### What you should do
Once the line containing "Epic Fail on" is found, copy that line and all remaining lines of the records exactly, including the last one, and add nothing.

========

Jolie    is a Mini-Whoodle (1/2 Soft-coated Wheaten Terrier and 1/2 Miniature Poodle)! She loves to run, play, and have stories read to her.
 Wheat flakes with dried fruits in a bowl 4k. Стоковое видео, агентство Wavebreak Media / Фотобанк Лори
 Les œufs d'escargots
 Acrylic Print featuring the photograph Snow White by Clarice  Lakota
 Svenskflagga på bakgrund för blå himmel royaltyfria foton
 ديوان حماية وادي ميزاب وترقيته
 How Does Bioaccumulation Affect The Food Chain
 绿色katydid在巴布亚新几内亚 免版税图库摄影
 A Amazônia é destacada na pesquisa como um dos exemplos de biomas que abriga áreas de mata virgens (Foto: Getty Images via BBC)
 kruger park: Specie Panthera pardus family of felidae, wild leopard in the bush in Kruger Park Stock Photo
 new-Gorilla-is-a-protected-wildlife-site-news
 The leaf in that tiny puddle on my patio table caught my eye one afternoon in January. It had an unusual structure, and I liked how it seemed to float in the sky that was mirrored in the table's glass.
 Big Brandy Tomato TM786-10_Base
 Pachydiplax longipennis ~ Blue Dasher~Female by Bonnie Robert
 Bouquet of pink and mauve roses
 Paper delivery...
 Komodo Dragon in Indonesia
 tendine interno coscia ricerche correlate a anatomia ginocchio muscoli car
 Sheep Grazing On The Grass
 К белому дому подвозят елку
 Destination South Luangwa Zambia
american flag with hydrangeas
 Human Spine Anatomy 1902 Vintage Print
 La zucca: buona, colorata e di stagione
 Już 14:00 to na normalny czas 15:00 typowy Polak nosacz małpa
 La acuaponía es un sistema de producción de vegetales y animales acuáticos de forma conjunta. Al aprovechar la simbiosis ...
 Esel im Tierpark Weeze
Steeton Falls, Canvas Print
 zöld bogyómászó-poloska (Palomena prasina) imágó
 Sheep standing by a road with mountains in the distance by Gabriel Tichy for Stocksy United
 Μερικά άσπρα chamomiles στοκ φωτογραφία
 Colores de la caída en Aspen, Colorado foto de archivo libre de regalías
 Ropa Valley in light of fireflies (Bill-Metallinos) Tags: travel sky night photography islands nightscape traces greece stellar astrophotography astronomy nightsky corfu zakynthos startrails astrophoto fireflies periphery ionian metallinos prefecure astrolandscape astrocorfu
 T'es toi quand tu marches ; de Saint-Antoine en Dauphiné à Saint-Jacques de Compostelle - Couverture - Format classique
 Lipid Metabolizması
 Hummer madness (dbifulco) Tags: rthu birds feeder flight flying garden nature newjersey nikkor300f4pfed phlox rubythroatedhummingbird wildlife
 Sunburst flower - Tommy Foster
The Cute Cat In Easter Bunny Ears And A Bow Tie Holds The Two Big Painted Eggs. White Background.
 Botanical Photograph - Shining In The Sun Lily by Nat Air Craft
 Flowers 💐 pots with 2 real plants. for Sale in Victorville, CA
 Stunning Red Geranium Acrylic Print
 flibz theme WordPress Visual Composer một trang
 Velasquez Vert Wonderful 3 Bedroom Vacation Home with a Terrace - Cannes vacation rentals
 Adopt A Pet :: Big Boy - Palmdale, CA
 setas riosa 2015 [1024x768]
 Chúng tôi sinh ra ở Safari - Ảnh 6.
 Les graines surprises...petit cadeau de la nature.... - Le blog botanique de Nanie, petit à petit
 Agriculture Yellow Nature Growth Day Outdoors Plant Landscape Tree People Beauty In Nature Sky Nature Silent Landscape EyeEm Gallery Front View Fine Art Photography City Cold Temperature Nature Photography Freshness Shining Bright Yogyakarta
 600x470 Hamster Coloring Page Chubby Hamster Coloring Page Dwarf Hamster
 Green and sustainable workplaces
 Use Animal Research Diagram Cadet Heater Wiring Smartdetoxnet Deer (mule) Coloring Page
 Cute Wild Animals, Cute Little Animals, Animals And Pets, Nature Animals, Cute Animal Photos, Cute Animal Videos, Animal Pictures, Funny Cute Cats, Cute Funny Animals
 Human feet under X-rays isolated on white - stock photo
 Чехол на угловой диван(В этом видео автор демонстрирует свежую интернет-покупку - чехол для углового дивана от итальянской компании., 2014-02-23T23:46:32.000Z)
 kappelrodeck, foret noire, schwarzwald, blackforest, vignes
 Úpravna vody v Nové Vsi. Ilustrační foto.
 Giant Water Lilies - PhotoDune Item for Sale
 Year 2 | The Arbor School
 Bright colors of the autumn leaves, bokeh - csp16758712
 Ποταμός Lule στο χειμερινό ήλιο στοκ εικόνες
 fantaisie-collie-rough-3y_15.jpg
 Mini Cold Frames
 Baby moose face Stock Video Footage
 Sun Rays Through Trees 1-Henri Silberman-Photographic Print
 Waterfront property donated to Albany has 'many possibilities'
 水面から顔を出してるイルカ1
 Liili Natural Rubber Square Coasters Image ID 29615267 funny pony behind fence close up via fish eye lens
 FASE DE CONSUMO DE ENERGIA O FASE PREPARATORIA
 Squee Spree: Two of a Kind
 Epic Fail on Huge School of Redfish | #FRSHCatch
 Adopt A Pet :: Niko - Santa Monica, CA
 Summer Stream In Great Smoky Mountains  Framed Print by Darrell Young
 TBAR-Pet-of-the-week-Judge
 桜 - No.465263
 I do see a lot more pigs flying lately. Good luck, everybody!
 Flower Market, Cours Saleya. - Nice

========

### Result
 Epic Fail on Huge School of Redfish | #FRSHCatch
 Adopt A Pet :: Niko - Santa Monica, CA
 Summer Stream In Great Smoky Mountains  Framed Print by Darrell Young
 TBAR-Pet-of-the-week-Judge
 桜 - No.465263
 I do see a lot more pigs flying lately. Good luck, everybody!
 Flower Market, Cours Saleya. - Nice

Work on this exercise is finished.